| Required action |
Once the pictures are removed, reproduce what is left of the data below exactly.

Saved data entries:
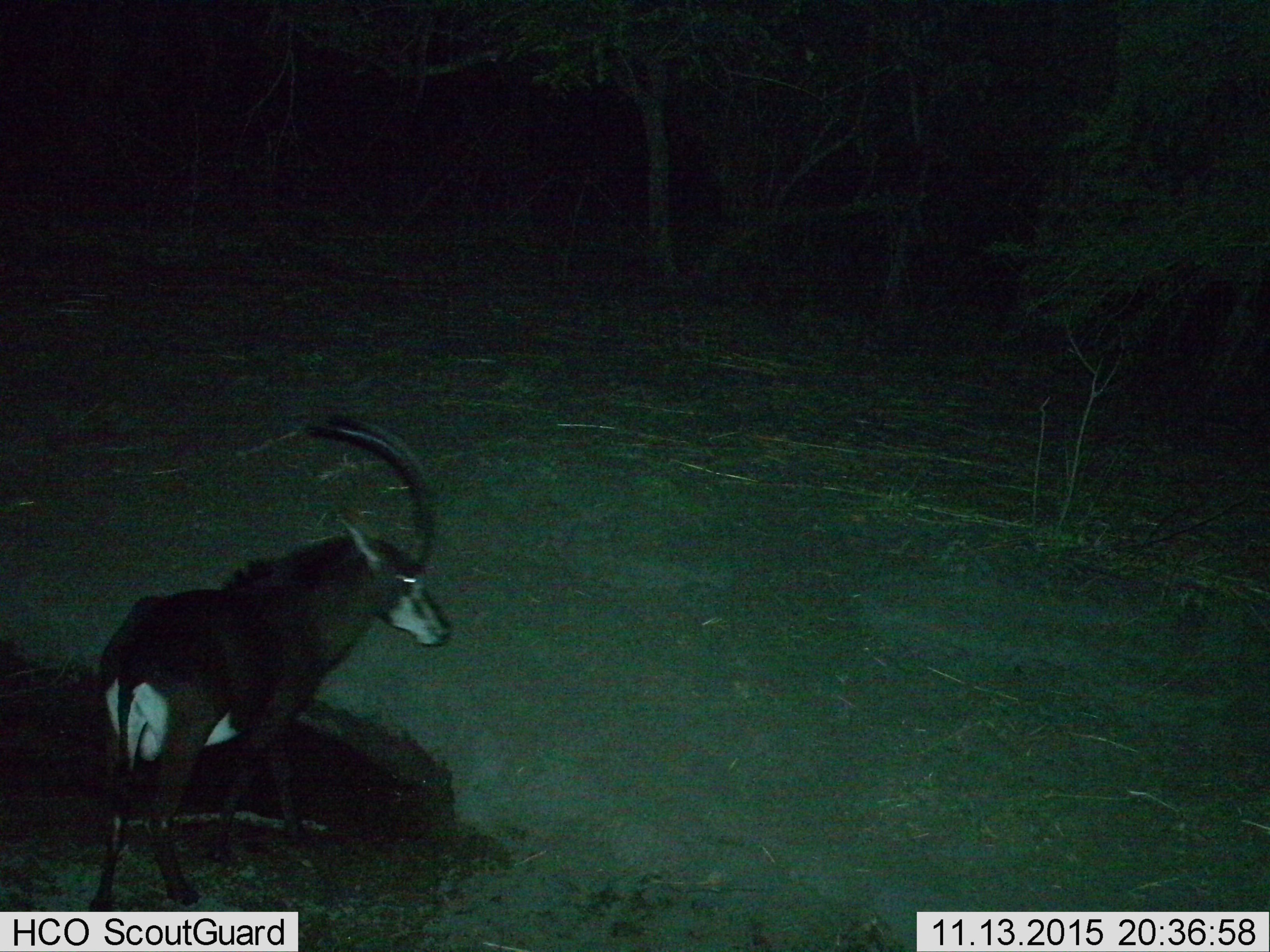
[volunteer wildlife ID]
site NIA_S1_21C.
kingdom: Animalia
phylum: Chordata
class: Mammalia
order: Artiodactyla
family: Bovidae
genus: Hippotragus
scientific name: Hippotragus niger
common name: sable antelope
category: sable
Sable (sable antelope) (Hippotragus niger), count 1. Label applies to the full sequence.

| Your solution |
[volunteer wildlife ID]
site NIA_S1_21C.
kingdom: Animalia
phylum: Chordata
class: Mammalia
order: Artiodactyla
family: Bovidae
genus: Hippotragus
scientific name: Hippotragus niger
common name: sable antelope
category: sable
Sable (sable antelope) (Hippotragus niger), count 1. Label applies to the full sequence.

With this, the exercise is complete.